On that note, two performances deserve extra notice.
The first: Martha, played by Aubrey Zurhellen. She commanded each scene in which she took part: A clear, strong singing voice combined with her brogue and the temperament known to go with it!
Whether she haphazardly helped Mary get dressed, chased her charge across the stage, or sang a charm to help her young master get well, Martha’s character and presence added great charm to the cast and Zurhellen did her great justice. May she get her white horse.
The second: Colin Craven, or more the actress behind him, Rachel Brown. During intermission, I mentioned to McWilliams that Rachel’s microphone dropped her vocals but kept her dialogue clear and strong. I then learned Rachel performed that day, and I suspect others, with a 102-degree fever. She was later diagnosed with the flu.

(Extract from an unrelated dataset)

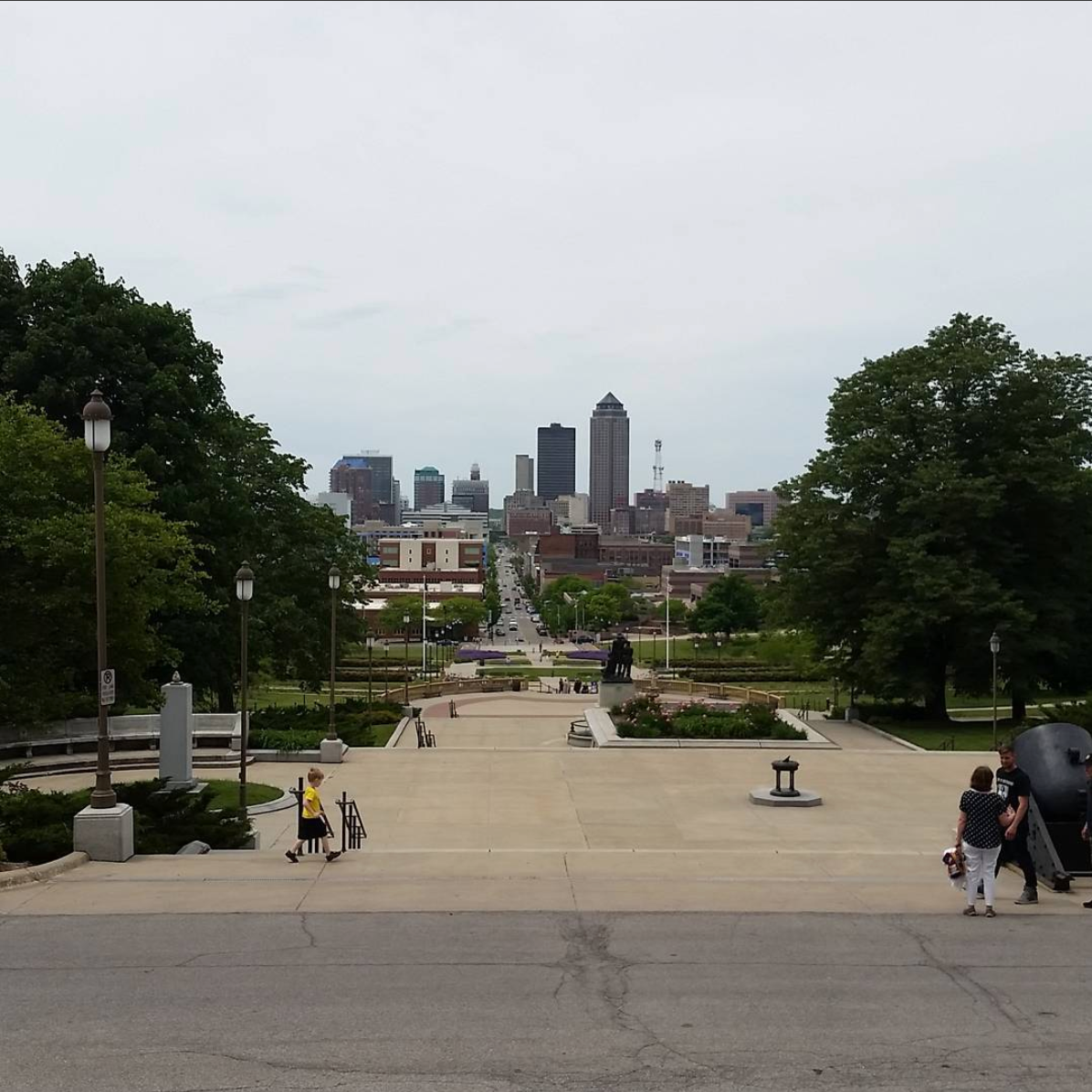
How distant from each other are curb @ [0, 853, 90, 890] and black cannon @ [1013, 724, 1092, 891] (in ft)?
37.2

I reminded myself of that as she walloped her nurse with a pillow and screamed. And as she engaged in a juvenile battle of stubborn wits (repeatedly) with her cousin Mary. And as she proved to her on-stage and real-life father she no longer needed the wheelchair. Kudos, Rachel.
You can still catch “Secret Garden” at the historic Ruffin Theatre Feb. 22-24. Show times are 7 p.m. Feb. 22 and 23 and 2 p.m. Feb. 24. Tickets cost $10.